Optimal Target MAP in Post-Cardiac Arrest AMI Shock

September 23, 2020

MAP between 80 and 100 mmHg Reduces Myocardial Injury

Do blood pressure targets in the 36 hours after ICU admission affect outcomes in patients with AMI complicated by cardiogenic shock after cardiac arrest? To investigate this question Koen Ameloot, MD and colleagues recently published “Optimum Blood Pressure in Patients With Shock After Acute Myocardial Infarction and Cardiac Arrest” in JACC. Dr. Ameloot is an interventionalist and intensivist in Genk, Belgium.

While current guidelines recommend that clinicians use inotropes and vasopressors in cardiogenic shock to support end-organ perfusion, Dr. Ameloot explains that guidelines do not specify hemodynamic goals that should be targeted. “So, the question we had when we designed this study, was ‘What is the optimal MAP of a cardiogenic shock patient freshly being revascularized in the cath lab?’ So what balances, actually, afterload, myocardial oxygen consumption, and coronary perfusion?”

This post hoc pooled analysis of patients from the Neuroprotect and COMACARE randomized controlled trials investigated whether targeting a lower conventional mean arterial pressure (MAP) goal (65 mmHg) versus a higher MAP target (80/85 to 100 mmHg) would affect myocardial injury and arrhythmogenic risk in this patient population. The primary endpoint was area under the troponin T curve for the first 72 hours.

“And surprisingly, what we found,” Dr. Ameloot reports, “is that targeting a higher mean arterial pressure—so with more inotropes, more vasopressive agents—actually leads to a 37% relative reduction in the area under the troponin curve.

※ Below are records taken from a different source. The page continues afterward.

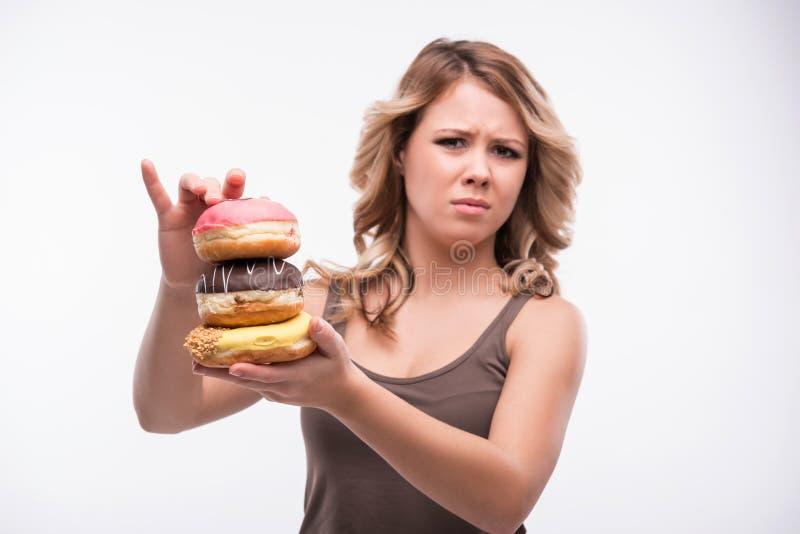 Giovane donna attraente con le ciambelle sopra fotografia stock libera da diritti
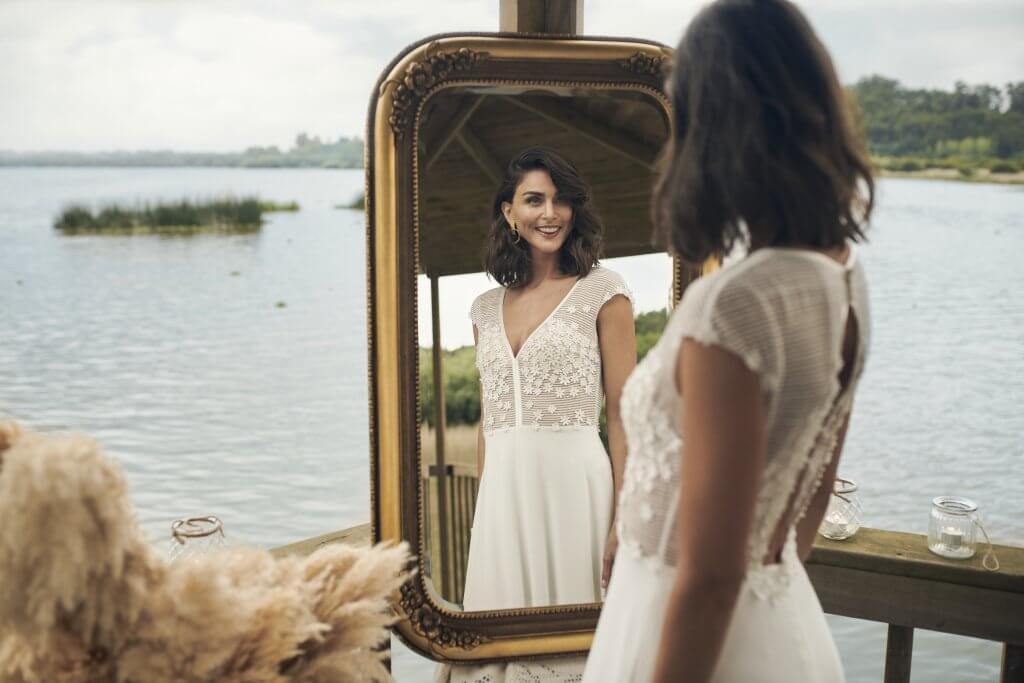 Frau in Brautkleid schaut sich im Spiegel an
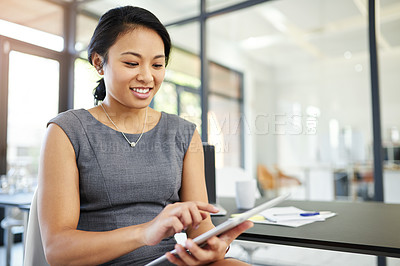 Buy stock photo Cropped shot of a young businesswoman working on a digital tablet in a modern office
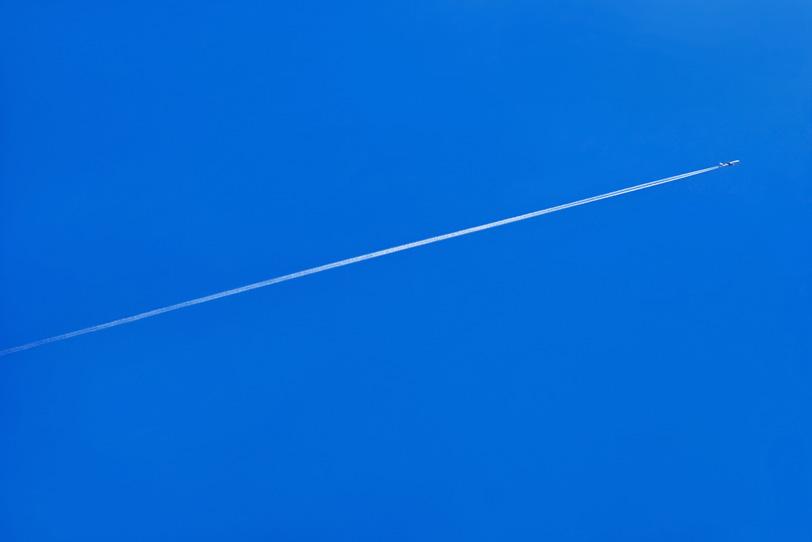青空に一直線を描く飛行機雲の写真画像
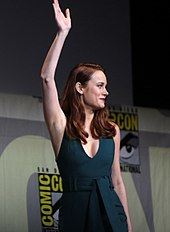 Brie Larson is seen waving, facing right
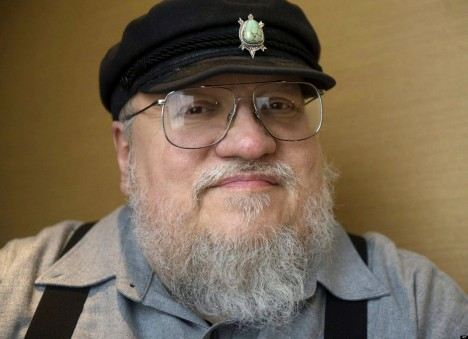 "In this March 12, 2012 photo, George R.R. Martin, author of the popular book series ""A Song of Ice and Fire,"" which inspired the hit HBO series ""Game of Thrones"" poses in Toronto. The second season of ""Game of Thrones"" premieres on April 1.  (AP Photo/The Canadian Press, Nathan Denette)"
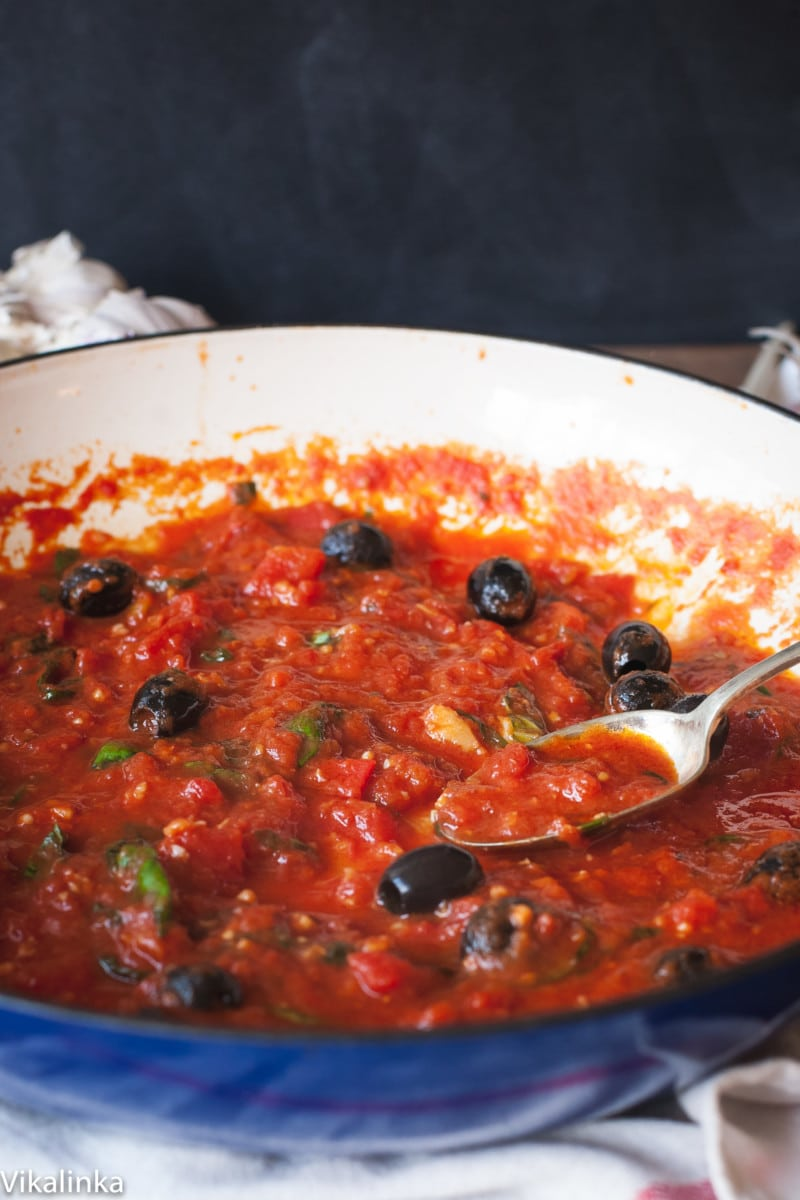 tomato sauce with black olives in a blue pan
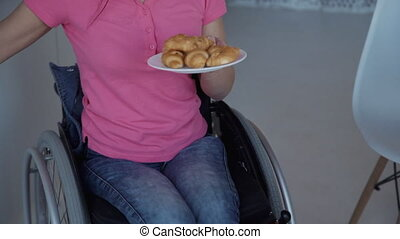 Young woman in wheelchair holding plate with croissans in...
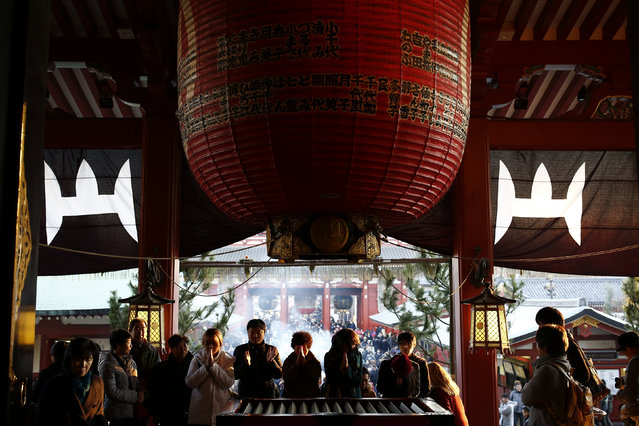 People pray at the Sensoji temple ahead of the New Year holidays in Tokyo, Japan December 30, 2015. (Photo by Thomas Peter/Reuters)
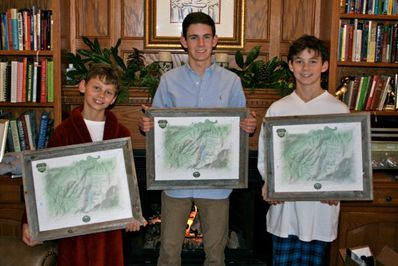 (l to r) Nathan Jess and Andrew are excited to receive their framed FCC Waypoints Maps on Christmas morning 2013.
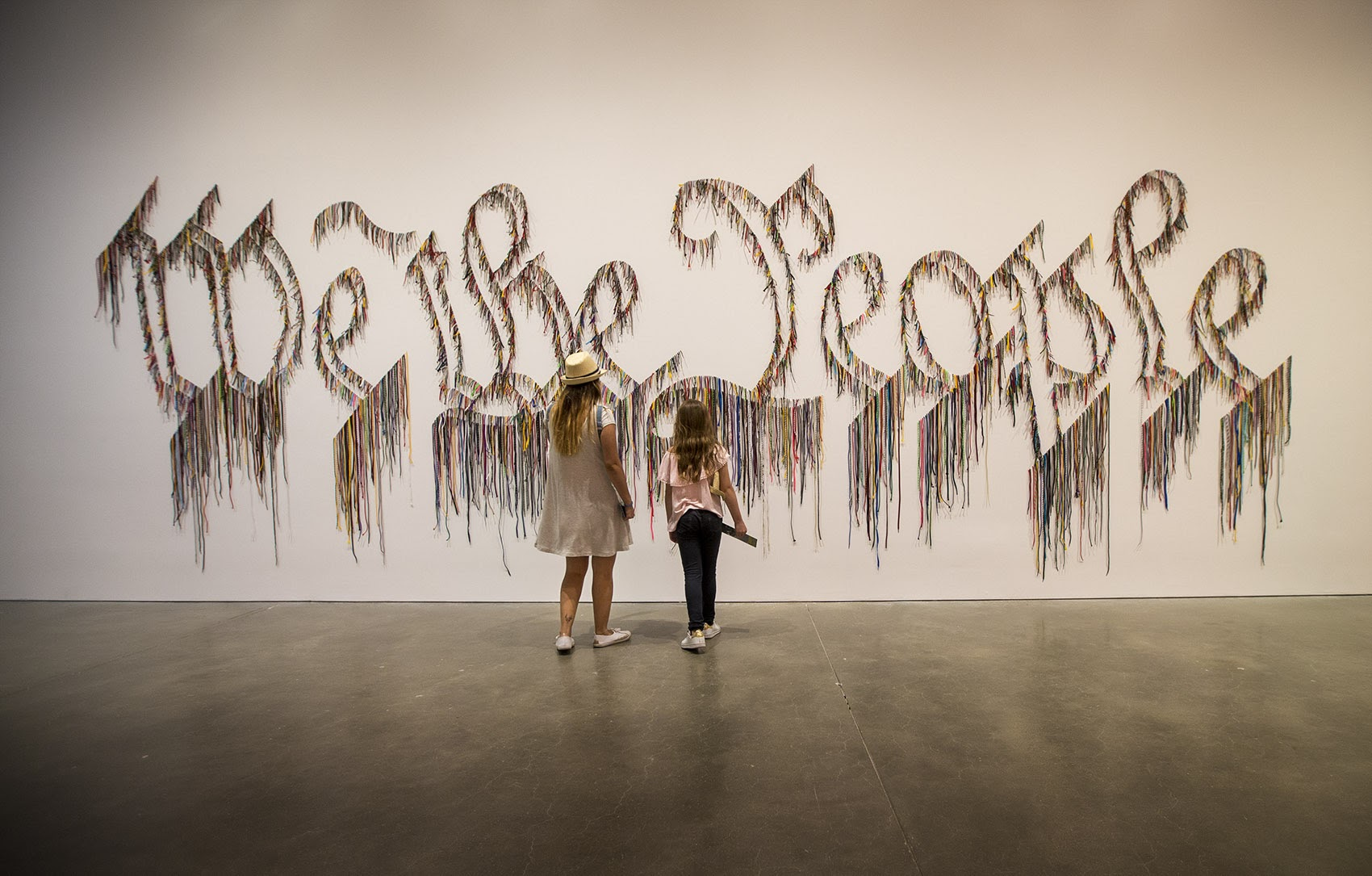 """Visiting the ICA on vacation from Colombia, Maria Alejandra Garcia Velez and her daughter, Maria Jose Cortes Garcia, 9, approach the shoelace work by Nari Ward, """"We the People."""" (Jesse Costa/WBUR)"""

So, it’s a reduction in infarct size with targeting higher mean arterial pressures.”

Dr. Ameloot briefly discusses the limitations of troponin to assess infarct size, noting that the gold standard to study infarct size is cardiac MRI at day 5; however, he explains that MRI was not part of the protocol due in part to the challenges associated with undergoing MRI in this unstable shock population. He also describes a future investigation that he and colleagues are designing to test the hypothesis that increasing diastolic blood pressure will increase coronary perfusion and ultimately lead to a reduction in infarct size.

When asked how he would treat a post-cardiac arrest patient with shock after AMI today, as he awaits further data, Dr. Ameloot explains that prior to the outcome of this study he would have gone for the lowest MAP that preserves end-organ perfusion. “But now at least we have some preliminary data to support an 80 or 85 mmHg target,” he states, “and personally I think based on these aspects, I would attempt to go for a higher blood pressure.”